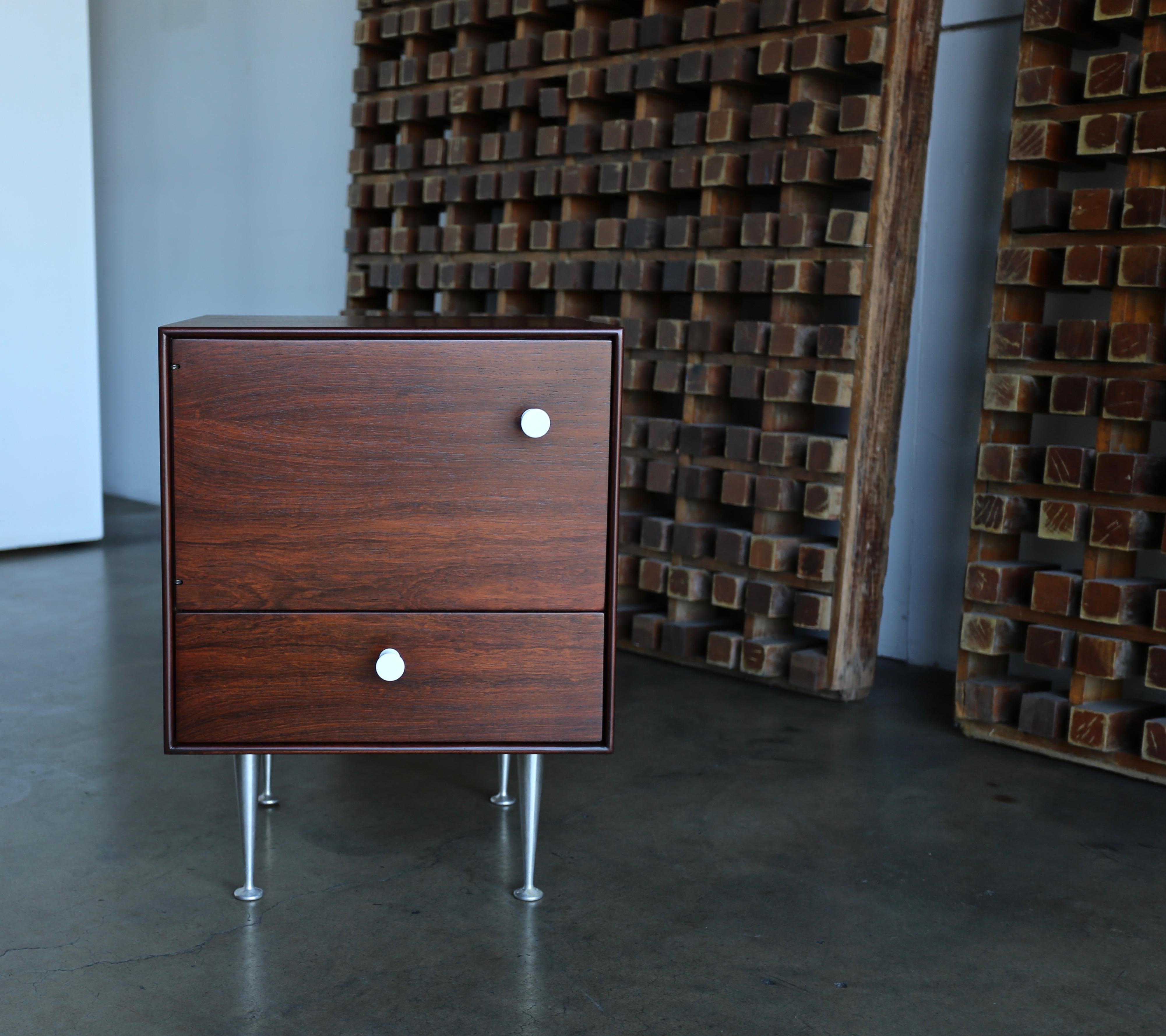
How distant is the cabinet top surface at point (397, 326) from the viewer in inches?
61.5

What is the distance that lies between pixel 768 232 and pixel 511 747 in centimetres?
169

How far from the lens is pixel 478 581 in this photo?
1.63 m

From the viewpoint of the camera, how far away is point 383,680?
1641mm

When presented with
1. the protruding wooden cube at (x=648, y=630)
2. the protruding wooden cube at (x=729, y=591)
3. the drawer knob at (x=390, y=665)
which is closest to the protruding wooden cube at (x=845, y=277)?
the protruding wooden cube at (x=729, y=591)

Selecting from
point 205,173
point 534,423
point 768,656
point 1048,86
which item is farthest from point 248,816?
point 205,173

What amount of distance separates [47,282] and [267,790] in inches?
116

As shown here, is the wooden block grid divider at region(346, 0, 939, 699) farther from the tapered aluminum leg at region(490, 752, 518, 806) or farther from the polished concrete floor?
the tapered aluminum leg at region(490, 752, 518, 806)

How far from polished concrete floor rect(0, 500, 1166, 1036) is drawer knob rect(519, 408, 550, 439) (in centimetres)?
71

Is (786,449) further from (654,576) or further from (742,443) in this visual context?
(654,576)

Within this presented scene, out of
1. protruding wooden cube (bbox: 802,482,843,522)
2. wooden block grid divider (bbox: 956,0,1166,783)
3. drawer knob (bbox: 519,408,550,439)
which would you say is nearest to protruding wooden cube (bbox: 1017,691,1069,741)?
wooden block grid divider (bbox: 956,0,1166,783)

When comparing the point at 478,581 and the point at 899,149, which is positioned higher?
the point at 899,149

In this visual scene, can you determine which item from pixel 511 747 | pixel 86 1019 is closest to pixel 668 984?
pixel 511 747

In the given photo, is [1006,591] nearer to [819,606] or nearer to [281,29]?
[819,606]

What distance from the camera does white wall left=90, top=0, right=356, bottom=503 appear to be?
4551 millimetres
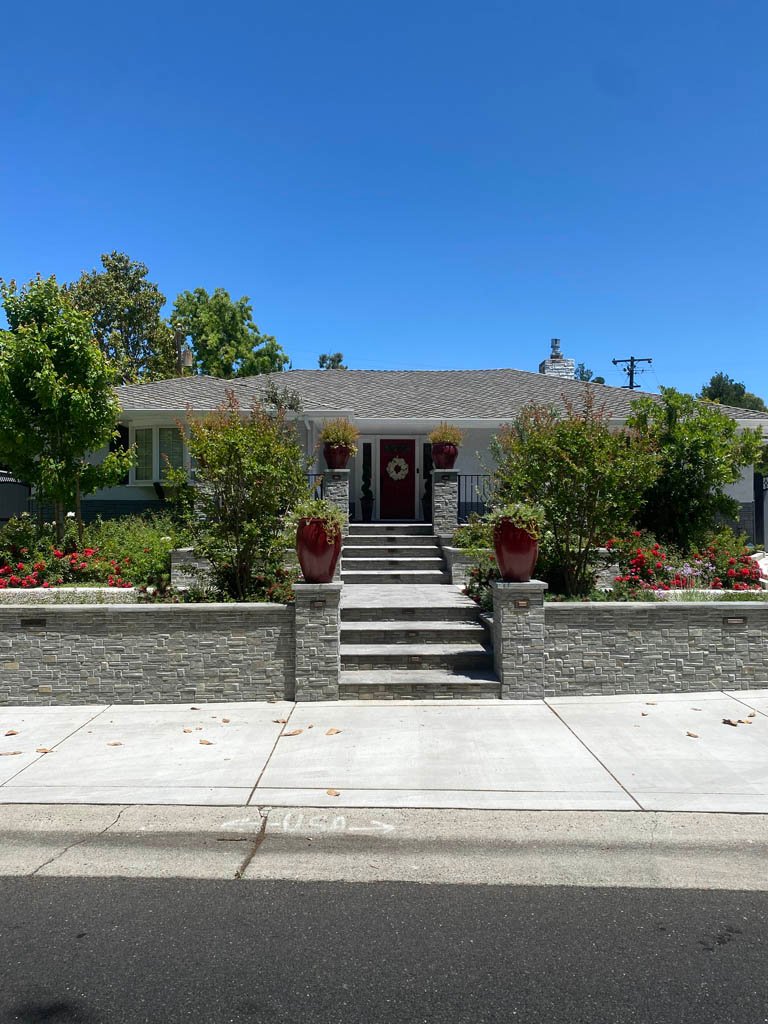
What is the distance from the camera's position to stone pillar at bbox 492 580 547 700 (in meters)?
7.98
...
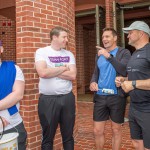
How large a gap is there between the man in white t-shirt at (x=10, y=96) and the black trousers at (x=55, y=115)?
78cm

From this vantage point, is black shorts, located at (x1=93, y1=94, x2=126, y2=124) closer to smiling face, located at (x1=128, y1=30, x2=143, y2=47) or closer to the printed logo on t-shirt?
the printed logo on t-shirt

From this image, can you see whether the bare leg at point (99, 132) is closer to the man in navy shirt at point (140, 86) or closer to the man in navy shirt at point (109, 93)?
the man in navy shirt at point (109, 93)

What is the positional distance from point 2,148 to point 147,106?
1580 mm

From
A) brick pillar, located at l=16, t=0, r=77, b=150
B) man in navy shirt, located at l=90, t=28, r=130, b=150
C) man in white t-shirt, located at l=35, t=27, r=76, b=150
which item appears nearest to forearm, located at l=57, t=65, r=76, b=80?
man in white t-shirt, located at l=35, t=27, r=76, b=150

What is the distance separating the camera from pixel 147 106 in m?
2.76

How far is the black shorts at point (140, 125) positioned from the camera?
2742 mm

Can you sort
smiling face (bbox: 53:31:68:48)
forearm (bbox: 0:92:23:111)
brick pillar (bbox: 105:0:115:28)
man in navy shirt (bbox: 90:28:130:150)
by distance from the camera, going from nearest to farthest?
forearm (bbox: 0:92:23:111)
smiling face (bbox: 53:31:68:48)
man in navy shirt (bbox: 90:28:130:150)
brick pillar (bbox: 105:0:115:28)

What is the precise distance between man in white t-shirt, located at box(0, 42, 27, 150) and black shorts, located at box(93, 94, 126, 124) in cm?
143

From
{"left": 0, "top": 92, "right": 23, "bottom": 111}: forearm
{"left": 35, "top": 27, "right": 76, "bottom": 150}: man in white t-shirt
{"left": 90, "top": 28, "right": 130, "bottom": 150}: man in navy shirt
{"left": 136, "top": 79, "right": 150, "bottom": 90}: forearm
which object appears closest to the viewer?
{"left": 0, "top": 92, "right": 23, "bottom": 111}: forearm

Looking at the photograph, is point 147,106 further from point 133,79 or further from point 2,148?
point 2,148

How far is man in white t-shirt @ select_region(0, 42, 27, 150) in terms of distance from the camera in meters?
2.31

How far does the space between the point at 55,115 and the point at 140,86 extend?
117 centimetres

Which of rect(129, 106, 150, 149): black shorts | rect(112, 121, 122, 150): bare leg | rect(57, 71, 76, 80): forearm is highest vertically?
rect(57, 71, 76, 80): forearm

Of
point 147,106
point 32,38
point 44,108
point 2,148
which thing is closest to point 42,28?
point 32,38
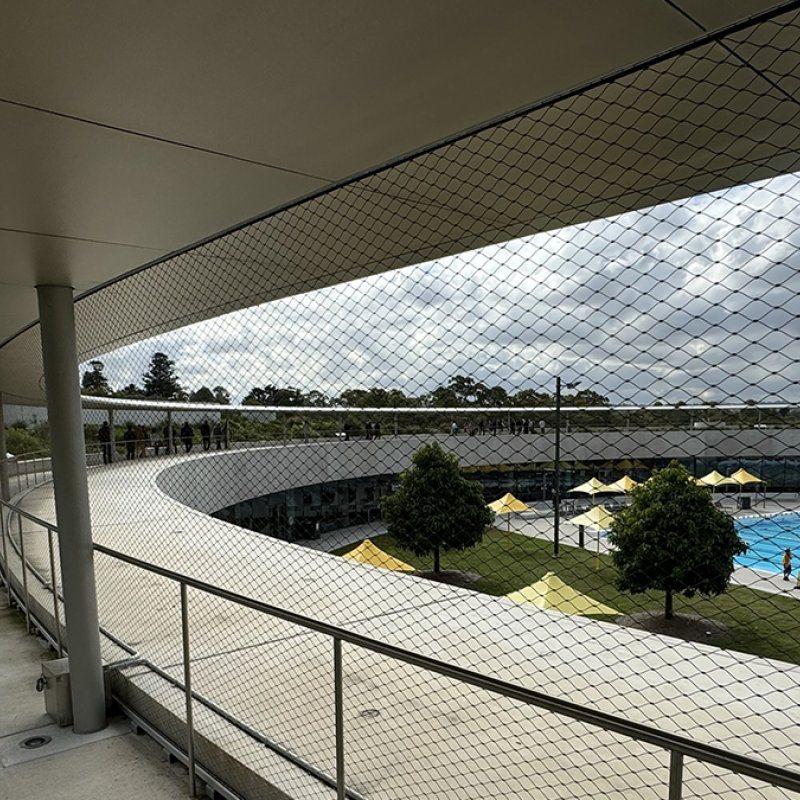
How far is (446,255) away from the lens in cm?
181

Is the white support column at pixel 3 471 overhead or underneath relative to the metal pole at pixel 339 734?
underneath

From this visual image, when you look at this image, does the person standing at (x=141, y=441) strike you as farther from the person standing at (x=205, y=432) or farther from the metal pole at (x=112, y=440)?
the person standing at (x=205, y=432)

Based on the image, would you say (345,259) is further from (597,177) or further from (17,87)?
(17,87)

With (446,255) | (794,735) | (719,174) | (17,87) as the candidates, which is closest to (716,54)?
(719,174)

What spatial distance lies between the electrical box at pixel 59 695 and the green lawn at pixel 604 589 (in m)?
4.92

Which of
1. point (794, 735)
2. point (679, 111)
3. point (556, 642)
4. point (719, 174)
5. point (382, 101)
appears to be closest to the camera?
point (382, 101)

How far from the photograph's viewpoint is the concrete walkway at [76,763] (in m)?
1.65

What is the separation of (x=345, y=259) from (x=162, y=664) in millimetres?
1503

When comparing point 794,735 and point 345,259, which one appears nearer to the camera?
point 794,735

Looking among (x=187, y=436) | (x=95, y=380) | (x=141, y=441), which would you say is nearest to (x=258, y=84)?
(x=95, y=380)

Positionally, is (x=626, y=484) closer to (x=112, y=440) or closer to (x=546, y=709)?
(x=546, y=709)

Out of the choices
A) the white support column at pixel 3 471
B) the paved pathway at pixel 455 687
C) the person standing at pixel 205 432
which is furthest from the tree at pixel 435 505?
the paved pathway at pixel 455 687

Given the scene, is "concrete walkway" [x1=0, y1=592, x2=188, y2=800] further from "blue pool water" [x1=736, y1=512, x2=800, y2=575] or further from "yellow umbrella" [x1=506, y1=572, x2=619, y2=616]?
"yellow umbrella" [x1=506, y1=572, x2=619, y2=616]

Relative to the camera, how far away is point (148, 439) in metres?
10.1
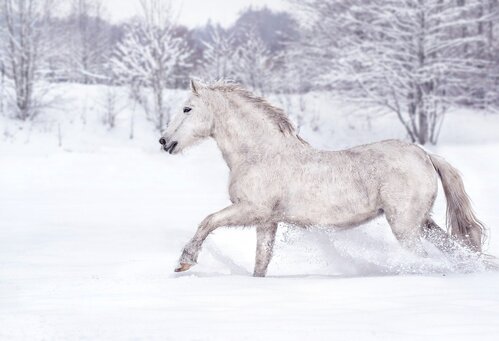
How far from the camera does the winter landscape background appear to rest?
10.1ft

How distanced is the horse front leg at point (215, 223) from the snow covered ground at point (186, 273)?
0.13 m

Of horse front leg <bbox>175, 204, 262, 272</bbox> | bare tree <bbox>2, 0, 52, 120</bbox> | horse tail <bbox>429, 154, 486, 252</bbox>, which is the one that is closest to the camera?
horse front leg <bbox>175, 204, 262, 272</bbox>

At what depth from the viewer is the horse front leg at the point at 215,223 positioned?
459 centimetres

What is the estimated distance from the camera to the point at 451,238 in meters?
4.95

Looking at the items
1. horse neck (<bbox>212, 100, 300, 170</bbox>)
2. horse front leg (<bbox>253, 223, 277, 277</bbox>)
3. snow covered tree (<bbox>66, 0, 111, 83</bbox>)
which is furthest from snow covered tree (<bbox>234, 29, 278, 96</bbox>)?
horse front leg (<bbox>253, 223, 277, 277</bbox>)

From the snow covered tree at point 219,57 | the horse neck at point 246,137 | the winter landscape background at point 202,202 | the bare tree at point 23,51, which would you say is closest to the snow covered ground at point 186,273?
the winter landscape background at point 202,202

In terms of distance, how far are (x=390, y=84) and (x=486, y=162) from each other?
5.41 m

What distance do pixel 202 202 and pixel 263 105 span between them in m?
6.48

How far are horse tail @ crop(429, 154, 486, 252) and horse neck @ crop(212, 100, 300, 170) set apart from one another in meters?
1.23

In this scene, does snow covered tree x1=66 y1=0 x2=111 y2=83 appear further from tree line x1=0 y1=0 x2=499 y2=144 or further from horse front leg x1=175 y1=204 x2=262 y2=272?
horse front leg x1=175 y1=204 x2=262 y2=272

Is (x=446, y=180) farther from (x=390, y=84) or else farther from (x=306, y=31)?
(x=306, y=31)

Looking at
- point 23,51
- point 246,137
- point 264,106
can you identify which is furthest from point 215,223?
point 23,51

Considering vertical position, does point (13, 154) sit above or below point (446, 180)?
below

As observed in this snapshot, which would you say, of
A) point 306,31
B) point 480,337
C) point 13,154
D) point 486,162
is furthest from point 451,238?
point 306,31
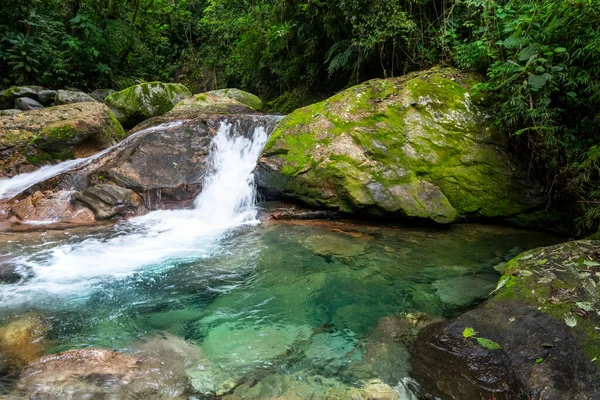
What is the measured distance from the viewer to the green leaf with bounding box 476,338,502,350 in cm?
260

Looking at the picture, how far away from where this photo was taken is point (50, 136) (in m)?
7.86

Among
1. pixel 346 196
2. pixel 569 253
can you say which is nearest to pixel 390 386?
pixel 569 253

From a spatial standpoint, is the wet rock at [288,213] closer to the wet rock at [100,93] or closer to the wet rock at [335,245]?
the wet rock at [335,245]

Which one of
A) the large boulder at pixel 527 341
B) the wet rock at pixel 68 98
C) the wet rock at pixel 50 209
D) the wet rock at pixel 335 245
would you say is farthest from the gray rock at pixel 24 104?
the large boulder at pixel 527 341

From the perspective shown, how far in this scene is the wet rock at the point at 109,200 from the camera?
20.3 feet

- _EXERCISE DETAILS_:
Please report every line above that contains the word "navy", copying each one in full.

- _RESPONSE_:
From this image, can you see whether the bare leg at point (99, 132) is closer to the man in navy shirt at point (140, 86) or closer to the man in navy shirt at point (109, 93)?
the man in navy shirt at point (109, 93)
B) man in navy shirt, located at l=90, t=28, r=130, b=150
man in navy shirt (bbox: 90:28:130:150)
man in navy shirt (bbox: 90:28:130:150)
{"left": 90, "top": 28, "right": 130, "bottom": 150}: man in navy shirt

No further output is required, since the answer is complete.